Autonomia do Ministério Público

A Constituição de 1988 estabeleceu a autonomia do Ministério Público (MP), retirando-o da influência do Executivo. Ao longo das últimas duas décadas, essa independência se consolidou, permitindo que o MP desafiasse poderes políticos e econômicos, especialmente após a criação do Conselho Nacional do Ministério Público em 2004, que padronizou sua atuação e promoveu eficiência.

Transição para Resolução Extrajudicial

A atuação do MP se dividiu em duas fases: uma inicial focada em ações criminais e combate à corrupção, seguida por uma transição para soluções extrajudiciais, priorizando mediação e conciliação. A Resolução 18/2014 e o Acordo de Não Persecução Penal, introduzido em 2019, são exemplos dessa nova abordagem.

Transformações no Judiciário e na Advocacia

A criação do Conselho Nacional de Justiça (CNJ) também representou um marco, promovendo eficiência e transparência, além de implementar o sistema de processos eletrônicos.
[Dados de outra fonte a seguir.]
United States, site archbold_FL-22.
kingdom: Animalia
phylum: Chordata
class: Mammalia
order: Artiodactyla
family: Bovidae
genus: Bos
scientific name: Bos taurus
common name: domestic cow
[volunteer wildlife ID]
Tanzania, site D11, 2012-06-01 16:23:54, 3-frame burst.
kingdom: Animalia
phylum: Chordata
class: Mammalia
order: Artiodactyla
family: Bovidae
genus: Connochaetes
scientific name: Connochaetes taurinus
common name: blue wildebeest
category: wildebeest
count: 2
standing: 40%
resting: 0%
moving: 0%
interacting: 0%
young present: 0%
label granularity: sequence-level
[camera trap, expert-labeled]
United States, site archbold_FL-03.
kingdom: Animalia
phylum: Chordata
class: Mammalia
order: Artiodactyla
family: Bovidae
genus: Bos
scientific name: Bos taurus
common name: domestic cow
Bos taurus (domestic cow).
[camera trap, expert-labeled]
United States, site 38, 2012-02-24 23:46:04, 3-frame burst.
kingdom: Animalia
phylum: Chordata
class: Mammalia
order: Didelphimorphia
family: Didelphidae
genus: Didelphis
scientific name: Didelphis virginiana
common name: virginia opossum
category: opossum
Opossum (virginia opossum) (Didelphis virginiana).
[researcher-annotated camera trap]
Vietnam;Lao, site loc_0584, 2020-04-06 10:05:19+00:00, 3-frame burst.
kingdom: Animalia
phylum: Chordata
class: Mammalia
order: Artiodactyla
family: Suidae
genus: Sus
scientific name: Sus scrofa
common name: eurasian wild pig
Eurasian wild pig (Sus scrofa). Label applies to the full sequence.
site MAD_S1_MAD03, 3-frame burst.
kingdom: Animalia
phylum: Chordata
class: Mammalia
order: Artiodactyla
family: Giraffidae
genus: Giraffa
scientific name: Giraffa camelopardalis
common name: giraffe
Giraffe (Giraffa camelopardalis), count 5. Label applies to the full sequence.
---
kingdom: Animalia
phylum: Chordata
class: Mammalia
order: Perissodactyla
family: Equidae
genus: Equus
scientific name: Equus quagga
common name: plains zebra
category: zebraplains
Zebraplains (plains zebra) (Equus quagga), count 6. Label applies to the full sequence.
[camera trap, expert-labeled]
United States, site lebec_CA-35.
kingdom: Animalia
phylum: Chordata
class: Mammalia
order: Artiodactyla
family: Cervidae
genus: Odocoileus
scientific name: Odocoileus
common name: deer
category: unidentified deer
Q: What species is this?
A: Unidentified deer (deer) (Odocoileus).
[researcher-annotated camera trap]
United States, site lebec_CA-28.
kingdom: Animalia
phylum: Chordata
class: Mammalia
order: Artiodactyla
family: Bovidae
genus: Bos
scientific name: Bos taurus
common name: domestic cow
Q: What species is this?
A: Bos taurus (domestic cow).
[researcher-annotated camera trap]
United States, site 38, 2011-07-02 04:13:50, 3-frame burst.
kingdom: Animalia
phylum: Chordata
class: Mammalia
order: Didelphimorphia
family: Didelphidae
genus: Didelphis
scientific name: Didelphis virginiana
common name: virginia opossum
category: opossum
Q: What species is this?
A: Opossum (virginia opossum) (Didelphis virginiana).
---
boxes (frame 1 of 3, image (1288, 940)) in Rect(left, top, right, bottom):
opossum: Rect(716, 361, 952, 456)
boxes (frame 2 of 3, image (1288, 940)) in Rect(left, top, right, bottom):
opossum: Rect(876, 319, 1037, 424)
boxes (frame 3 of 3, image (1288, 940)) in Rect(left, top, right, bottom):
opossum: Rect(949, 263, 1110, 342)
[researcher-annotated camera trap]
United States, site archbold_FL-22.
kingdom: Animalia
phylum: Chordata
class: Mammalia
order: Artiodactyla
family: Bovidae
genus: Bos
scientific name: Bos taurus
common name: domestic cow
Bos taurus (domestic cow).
A Advocacia-Geral da União passou de um órgão litigante para uma instituição focada em viabilizar políticas públicas, consolidando sua função essencial à Justiça.

Avanços na Defensoria Pública

A Defensoria Pública evoluiu de um papel limitado para uma função essencial, com ênfase na proteção de direitos estruturais. Apesar de avanços, a Defensoria Pública da União ainda enfrenta desafios na sua estrutura, com um número insuficiente de defensores em relação à demanda.